# Stumped on Definite Integral Question

1. Jun 19, 2012

### limelightdevo

1. The problem statement, all variables and given/known data
Definite integral, from 0 to 3, of Square root of 1+t^3.

2. Relevant equations
Tried substitution

3. The attempt at a solution
There should be a simple way to do this but I can't seem to figure it out. Tried the substitution and whatnot but couldn't reach an answer.

2. Jun 19, 2012

### algebrat

u-sub won't work because the derivative of the inside is not outside.

trig-sub won't work because it should be t^2.

You might try u^2=1+t^3, though I haven't tried it so no idea.

i would say maybe some extra special clever application of integration by parts, but i wouldn't bet on it.

How did the problem arise, are you sure this is the problem you are supposed to do?

Is it possible that using a computer is expected?

3. Jun 19, 2012

### NewtonianAlch

MAPLE output for both the definite and indefinite integral looks ridiculous with all kinds of special functions.

4. Jun 19, 2012

### Millennial

Same with Wolfram. This integral is not expressable in elementary terms (verified by Risch's algorithm.) It involves the elliptic integral function. If that is acceptable, you can do the problem; but it will still be ridiculously long.

5. Jun 19, 2012

### algebrat

As much as I have a warm place in my heart for MAPLE (created at UW?), I would just plug it in online at wolfram. It mentions something about the hypergeometric series, and about 7.3.

6. Jun 19, 2012

### NewtonianAlch

Haha yea, I use both to be honest, certain things are easier for me to find on MAPLE and in this instance I had it open already.

7. Jun 19, 2012

### limelightdevo

Well, the actual question is different from the question I asked. I didn't want to post the actual one because I partially solved it. Here it is though if there is in fact a different approach. I did find the derivative and was trying to get f^-1(0) by saying f^-1(0) = x so f(x) = 0, but couldn't solved the integral to be able to equal it to 0 to get x.
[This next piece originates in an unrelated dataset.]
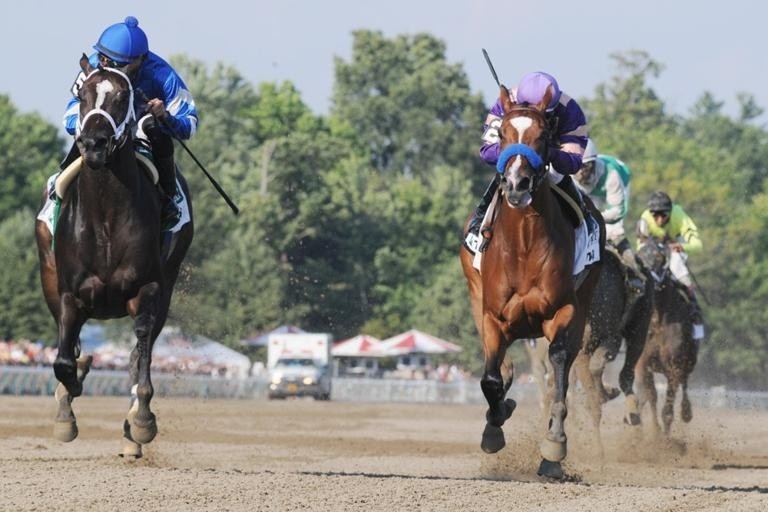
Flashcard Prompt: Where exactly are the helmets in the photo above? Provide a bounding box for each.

If f(x) = integral, from 3 to x , of square root of (1+t^3) dt, find (f^-1)'(0).

By the way, I would like to have the simplest and cleanest approach to this to be efficient.

Thanks

8. Jun 19, 2012

### Curious3141

Let $y = f(x) = \int_3^x \sqrt{1+t^3}dt$

Use the Fundamental Theorem of Calculus to figure out $\frac{dy}{dx} = f'(x)$

Now, if $y = f(x)$, then $f^{-1}(y) = x$ and ${(f^{-1})}'(y) = \frac{dx}{dy} = \frac{1}{\frac{dy}{dx}} = \frac{1}{f'(x)}$.

You're asked to determine ${(f^{-1})}'(0)$, so first figure out what (obvious) value of $x$ would make $y$ zero. The rest is trivial.